**Exercise directions**
Reproduce verbatim everything from the row containing "5005McclenthenRd-3424-400x284 Portfolio" down to the row containing "Epsom Verso Kelly Sellier 28 Nata Ocre", with both of those rows included.

**Raw data**
□ □ □ □ □

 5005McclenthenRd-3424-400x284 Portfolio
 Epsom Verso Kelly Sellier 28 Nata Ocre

□ □ □ □ □

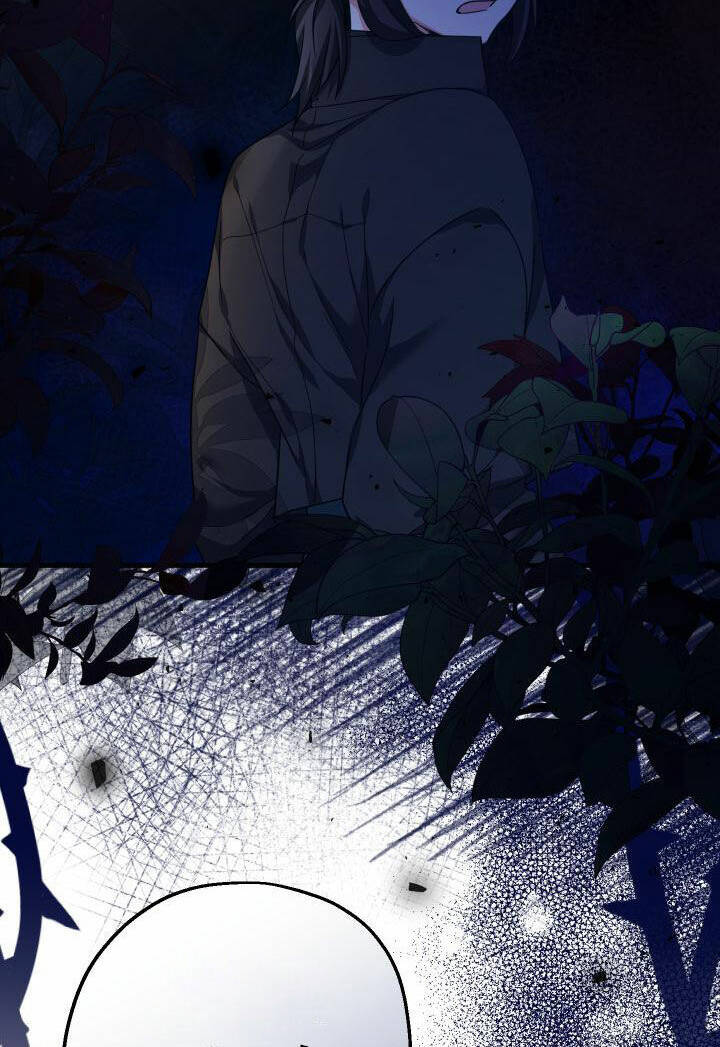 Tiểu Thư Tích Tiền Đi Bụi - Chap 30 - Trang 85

□ □ □ □ □

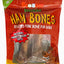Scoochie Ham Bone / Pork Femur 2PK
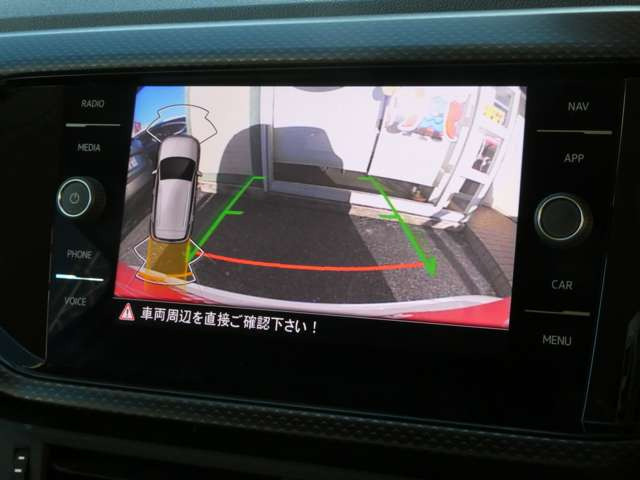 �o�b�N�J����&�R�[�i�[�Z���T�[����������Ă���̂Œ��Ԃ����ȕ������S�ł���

□ □ □ □ □

**Answer section**
 5005McclenthenRd-3424-400x284 Portfolio
 Epsom Verso Kelly Sellier 28 Nata Ocre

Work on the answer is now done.